Convergence speed advantage: Latent PGPE converges faster than PPO, SAC, TD3, and DDPG on 7 out of 8 tasks, though it does not always converge to the optimal solution.
Dataset coverage constrains fine-tuning performance: Latent PGPE fails on the height task because high-performing height policies are underrepresented in the training dataset, leading to insufficient behavioral manifold learning in that region.

Highlights & Insights¶

Behavioral reconstruction loss as the core innovation: Standard autoencoders minimize parameter reconstruction error, but the high redundancy of policy parameters makes exact parameter recovery both unnecessary and infeasible under aggressive compression. The behavioral reconstruction loss frees the decoder, allowing it to discover any parameterization that produces equivalent behavior, enabling the latent space to naturally organize by functional similarity.
Empirical evidence that environment complexity determines intrinsic dimensionality: Mountain Car (simple environment) → 1D suffices; HalfCheetah (complex environment) → 16D required.
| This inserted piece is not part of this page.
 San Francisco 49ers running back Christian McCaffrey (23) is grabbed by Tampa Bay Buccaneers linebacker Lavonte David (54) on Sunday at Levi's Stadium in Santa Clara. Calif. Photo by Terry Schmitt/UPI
This not only validates the manifold hypothesis but also offers a novel perspective for "measuring environment complexity."
Paradigmatic significance of the modular design: Each of the three stages (data collection, compression, optimization) is independently replaceable, forming a blueprint for a new RL algorithm design paradigm.
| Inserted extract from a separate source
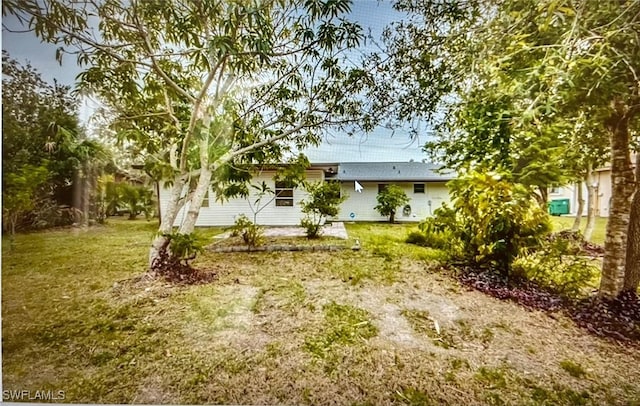 21070 Delake Ave, Port Charlotte, FL 33954 - rear view of property featuring a yard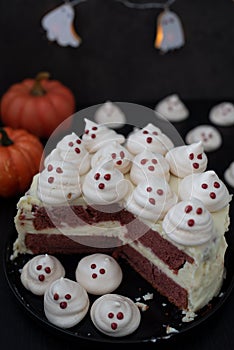 Red velvet halloween cake with meringue ghosts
Limitations & Future Work¶

Coverage bottleneck in the pretraining dataset: Fine-tuning performance is bounded by the behavioral coverage of the pretraining dataset—behaviors absent from the training set are not encoded in the latent space (as illustrated by the failure on the height task).
Computational cost of policy dataset generation: Generating large numbers (10k–100k) of policies and evaluating their pairwise behavioral dissimilarity incurs non-trivial computational cost in environments such as MuJoCo.
Autoencoder architecture not optimized: The paper employs a fixed symmetric autoencoder architecture with untuned hyperparameters across all settings; more advanced generative models (e.g., VAE, Diffusion Models) may further improve compression quality.
Restricted to deterministic policies: The current approach focuses on deterministic policies \(\pi: \mathcal{S} \to \mathcal{A}\); behavioral manifold learning for stochastic policies remains an open problem.
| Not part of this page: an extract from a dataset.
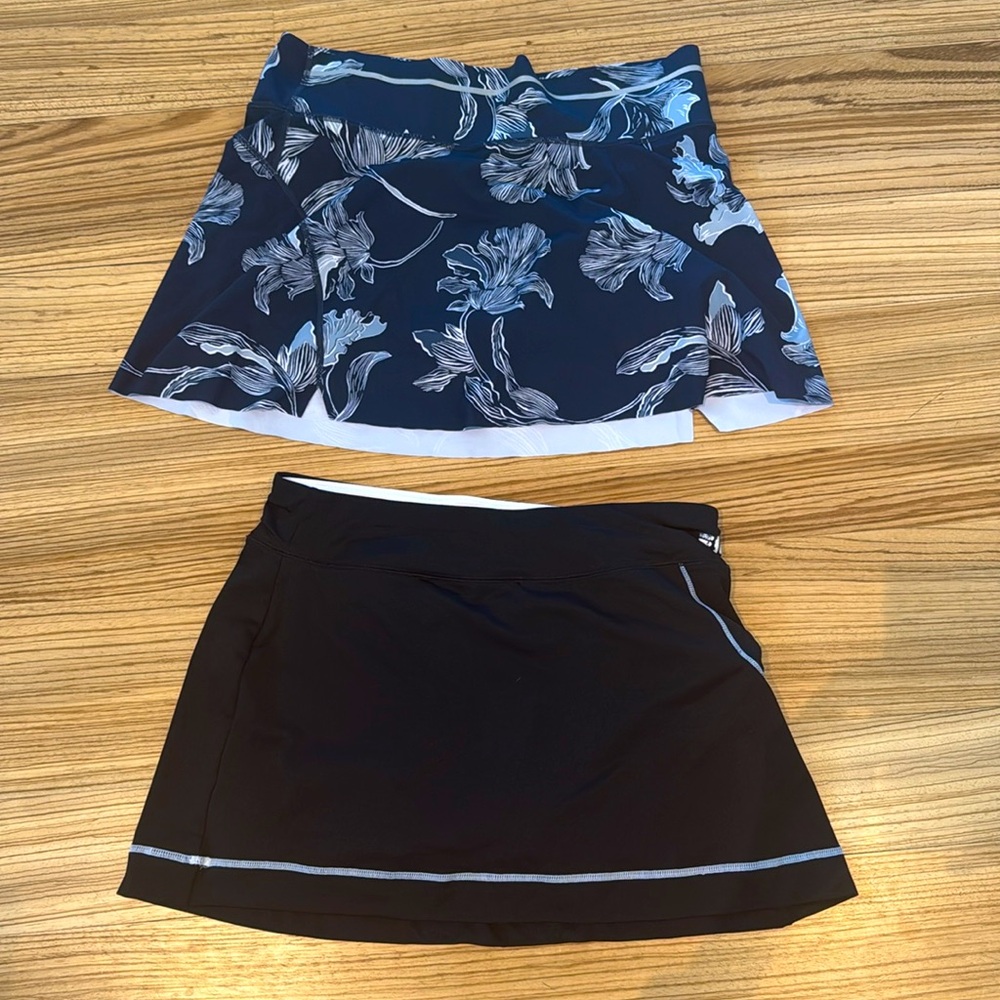 Two golf/tennis skirts. Medium. Excellent condition.  Elastic intact.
vs. diverse behavior discovery methods (e.g., DIAYN): Methods such as DIAYN aim to discover diverse skills or options but do not explicitly compress the policy space. This paper directly learns the low-dimensional manifold structure of the policy space; the two approaches are complementary—skills discovered by DIAYN could be used to improve behavioral coverage in the policy dataset.
vs. policy distillation / network pruning: These methods compress individual policy networks in a task-specific manner. This paper performs task-agnostic compression—learning the low-dimensional structure of the entire policy space once, serving multiple downstream tasks.
vs. policy space reduction (Mutti et al., 2022): That work reduces the cardinality of the policy space (discretization), whereas this paper reduces its dimensionality (continuous representation). The constraints here are more relaxed, avoiding NP-hard optimization.

Rating¶

Novelty: ⭐⭐⭐⭐⭐ Behavioral reconstruction loss + empirical validation of the manifold hypothesis in RL + modular two-phase paradigm; the approach is both novel and conceptually deep.
Experimental Thoroughness: ⭐⭐⭐⭐ Four environments, multiple policy sizes and latent dimensionalities, comparison against four SOTA baselines, 10 random seeds; however, validation on more complex environments (e.g., Atari) is lacking.
Writing Quality: ⭐⭐⭐⭐ Problem formulation is clear, figures are intuitive, and mathematical notation is rigorous; some content is repetitive.
Value: ⭐⭐⭐⭐⭐ Introduces a fundamentally new paradigm for improving RL efficiency; the concept of a behavioral manifold opens broad avenues for future research.